> **MATERIAL SUPPLIED**
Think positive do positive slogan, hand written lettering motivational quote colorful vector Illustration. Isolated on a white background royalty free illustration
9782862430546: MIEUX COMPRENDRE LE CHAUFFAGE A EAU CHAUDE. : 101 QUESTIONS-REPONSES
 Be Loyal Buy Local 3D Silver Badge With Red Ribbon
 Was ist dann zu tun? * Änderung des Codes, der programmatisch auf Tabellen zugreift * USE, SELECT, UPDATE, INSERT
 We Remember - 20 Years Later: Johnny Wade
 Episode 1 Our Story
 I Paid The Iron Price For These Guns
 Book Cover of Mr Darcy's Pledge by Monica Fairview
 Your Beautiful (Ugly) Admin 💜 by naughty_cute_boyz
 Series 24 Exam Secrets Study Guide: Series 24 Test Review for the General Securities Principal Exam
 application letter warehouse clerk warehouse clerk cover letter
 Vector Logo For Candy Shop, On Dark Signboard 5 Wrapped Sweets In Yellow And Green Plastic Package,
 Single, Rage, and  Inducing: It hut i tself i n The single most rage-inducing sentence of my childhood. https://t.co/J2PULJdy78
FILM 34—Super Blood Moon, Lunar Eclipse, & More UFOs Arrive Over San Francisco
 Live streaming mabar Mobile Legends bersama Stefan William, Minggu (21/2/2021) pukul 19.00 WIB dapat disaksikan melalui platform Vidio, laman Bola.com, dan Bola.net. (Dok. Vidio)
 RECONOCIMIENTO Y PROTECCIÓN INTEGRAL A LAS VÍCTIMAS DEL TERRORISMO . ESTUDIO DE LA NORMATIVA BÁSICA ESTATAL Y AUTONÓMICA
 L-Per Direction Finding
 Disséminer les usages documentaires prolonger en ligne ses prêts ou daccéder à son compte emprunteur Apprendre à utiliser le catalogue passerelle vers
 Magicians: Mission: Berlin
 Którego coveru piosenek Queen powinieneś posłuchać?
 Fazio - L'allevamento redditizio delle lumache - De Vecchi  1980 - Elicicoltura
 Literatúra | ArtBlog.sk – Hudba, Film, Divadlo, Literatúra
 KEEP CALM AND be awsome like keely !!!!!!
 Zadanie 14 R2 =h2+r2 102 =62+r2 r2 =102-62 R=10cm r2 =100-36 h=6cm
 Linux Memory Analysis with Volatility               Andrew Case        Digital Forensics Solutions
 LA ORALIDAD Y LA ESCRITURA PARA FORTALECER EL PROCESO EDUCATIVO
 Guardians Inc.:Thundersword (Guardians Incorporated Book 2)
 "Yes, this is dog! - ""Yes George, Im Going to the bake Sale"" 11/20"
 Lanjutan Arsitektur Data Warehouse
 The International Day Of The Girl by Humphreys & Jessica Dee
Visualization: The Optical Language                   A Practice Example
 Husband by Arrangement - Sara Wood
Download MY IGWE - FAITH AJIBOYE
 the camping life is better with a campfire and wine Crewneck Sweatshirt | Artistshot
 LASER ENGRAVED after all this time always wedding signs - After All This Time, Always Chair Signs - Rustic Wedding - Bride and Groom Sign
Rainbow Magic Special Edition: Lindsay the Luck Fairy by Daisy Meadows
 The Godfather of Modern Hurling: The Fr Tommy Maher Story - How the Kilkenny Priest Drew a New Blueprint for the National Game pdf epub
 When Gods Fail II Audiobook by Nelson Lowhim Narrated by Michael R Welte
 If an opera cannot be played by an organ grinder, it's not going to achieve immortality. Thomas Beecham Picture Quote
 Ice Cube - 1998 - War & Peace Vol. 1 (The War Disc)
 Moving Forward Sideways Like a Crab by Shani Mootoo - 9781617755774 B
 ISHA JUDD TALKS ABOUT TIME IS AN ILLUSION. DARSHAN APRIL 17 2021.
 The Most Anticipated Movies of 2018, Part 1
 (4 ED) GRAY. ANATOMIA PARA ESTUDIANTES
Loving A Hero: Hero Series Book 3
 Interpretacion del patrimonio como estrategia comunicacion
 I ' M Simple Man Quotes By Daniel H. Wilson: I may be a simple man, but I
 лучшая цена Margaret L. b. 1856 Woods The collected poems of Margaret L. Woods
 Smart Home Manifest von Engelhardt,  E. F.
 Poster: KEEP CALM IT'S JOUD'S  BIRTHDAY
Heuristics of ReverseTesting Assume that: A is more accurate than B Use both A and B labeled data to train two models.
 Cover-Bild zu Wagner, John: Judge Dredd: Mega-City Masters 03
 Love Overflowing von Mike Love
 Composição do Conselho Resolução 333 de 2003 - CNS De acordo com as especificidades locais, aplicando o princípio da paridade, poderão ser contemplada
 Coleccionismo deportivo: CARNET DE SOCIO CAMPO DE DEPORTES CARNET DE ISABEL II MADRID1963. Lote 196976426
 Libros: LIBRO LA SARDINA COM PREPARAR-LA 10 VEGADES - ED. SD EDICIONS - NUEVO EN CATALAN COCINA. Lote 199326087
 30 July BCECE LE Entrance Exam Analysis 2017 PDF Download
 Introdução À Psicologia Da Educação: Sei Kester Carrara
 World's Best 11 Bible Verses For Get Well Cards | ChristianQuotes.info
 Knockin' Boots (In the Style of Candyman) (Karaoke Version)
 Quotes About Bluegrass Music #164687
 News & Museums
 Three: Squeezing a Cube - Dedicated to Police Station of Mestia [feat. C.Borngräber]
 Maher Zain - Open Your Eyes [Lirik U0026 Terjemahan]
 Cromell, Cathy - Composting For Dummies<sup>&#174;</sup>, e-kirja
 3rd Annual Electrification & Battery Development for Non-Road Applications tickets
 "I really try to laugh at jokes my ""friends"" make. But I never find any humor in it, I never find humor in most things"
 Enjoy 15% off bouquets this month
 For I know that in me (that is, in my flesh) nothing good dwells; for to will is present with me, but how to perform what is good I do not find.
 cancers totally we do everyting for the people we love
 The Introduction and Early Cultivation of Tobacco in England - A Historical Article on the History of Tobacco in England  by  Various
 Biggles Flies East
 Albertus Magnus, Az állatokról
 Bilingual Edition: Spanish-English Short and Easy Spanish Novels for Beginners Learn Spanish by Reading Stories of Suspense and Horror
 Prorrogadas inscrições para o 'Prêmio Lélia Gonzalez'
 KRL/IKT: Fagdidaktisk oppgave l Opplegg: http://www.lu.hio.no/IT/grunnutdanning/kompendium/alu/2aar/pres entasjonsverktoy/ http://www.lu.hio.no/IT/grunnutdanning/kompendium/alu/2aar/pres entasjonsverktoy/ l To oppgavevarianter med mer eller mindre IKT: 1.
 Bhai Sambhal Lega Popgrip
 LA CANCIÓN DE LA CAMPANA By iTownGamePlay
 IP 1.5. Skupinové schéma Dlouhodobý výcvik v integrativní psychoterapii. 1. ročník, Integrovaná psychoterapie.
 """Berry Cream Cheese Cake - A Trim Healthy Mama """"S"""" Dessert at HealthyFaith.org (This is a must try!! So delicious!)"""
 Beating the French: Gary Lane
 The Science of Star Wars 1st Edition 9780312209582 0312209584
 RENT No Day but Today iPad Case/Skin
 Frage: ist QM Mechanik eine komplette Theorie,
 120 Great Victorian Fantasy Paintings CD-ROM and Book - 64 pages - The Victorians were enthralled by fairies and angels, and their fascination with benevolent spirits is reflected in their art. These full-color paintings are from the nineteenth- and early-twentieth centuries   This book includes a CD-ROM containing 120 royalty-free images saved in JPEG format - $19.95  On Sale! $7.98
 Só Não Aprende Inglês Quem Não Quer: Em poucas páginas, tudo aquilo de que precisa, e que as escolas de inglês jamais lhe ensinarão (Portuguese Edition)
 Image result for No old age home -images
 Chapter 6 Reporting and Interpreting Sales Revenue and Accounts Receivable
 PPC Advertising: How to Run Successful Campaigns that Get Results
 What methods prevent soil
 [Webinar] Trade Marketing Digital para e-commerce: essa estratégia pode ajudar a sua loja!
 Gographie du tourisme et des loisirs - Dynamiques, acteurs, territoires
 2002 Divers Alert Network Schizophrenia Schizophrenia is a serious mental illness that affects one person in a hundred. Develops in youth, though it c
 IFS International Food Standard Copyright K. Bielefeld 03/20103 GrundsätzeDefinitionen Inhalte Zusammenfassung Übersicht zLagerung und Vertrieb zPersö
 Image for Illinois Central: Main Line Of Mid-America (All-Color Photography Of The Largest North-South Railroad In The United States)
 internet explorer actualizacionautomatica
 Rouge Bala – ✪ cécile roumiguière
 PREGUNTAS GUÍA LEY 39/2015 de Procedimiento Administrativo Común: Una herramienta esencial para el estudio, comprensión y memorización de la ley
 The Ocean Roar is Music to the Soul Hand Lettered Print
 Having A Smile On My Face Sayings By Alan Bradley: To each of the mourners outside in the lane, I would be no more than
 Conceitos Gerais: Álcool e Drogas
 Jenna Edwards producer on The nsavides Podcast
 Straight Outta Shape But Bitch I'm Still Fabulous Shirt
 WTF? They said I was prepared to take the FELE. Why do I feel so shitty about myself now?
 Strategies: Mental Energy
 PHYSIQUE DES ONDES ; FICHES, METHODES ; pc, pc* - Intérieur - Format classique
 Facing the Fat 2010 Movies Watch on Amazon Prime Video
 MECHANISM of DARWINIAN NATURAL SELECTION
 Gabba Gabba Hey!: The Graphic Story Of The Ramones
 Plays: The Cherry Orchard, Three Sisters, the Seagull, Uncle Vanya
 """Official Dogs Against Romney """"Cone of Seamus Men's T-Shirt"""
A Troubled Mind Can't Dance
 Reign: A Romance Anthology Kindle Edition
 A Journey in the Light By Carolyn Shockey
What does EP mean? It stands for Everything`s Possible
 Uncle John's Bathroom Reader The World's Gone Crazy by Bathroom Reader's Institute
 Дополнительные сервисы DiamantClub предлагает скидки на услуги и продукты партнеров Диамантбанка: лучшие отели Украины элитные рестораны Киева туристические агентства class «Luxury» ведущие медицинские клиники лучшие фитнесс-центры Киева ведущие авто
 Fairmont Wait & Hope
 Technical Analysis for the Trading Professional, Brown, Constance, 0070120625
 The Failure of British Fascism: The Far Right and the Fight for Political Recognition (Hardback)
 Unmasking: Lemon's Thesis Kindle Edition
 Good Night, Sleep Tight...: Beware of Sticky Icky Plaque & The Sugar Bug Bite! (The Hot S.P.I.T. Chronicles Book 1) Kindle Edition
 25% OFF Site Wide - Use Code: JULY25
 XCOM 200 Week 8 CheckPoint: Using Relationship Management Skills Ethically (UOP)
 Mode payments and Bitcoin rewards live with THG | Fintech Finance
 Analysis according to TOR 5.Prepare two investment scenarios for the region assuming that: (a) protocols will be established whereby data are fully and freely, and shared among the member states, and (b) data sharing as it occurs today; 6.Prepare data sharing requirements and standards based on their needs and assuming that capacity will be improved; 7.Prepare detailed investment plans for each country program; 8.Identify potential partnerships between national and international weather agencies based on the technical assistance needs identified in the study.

> **EXERCISE DETAILS**
Set down, from the entries above, exactly the lines from the one with "Biggles Flies East" up to and including the one with "RENT No Day but Today iPad Case/Skin", and no other lines.

> **RESPONSE**
 Biggles Flies East
 Albertus Magnus, Az állatokról
 Bilingual Edition: Spanish-English Short and Easy Spanish Novels for Beginners Learn Spanish by Reading Stories of Suspense and Horror
 Prorrogadas inscrições para o 'Prêmio Lélia Gonzalez'
 KRL/IKT: Fagdidaktisk oppgave l Opplegg: http://www.lu.hio.no/IT/grunnutdanning/kompendium/alu/2aar/pres entasjonsverktoy/ http://www.lu.hio.no/IT/grunnutdanning/kompendium/alu/2aar/pres entasjonsverktoy/ l To oppgavevarianter med mer eller mindre IKT: 1.
 Bhai Sambhal Lega Popgrip
 LA CANCIÓN DE LA CAMPANA By iTownGamePlay
 IP 1.5. Skupinové schéma Dlouhodobý výcvik v integrativní psychoterapii. 1. ročník, Integrovaná psychoterapie.
 """Berry Cream Cheese Cake - A Trim Healthy Mama """"S"""" Dessert at HealthyFaith.org (This is a must try!! So delicious!)"""
 Beating the French: Gary Lane
 The Science of Star Wars 1st Edition 9780312209582 0312209584
 RENT No Day but Today iPad Case/Skin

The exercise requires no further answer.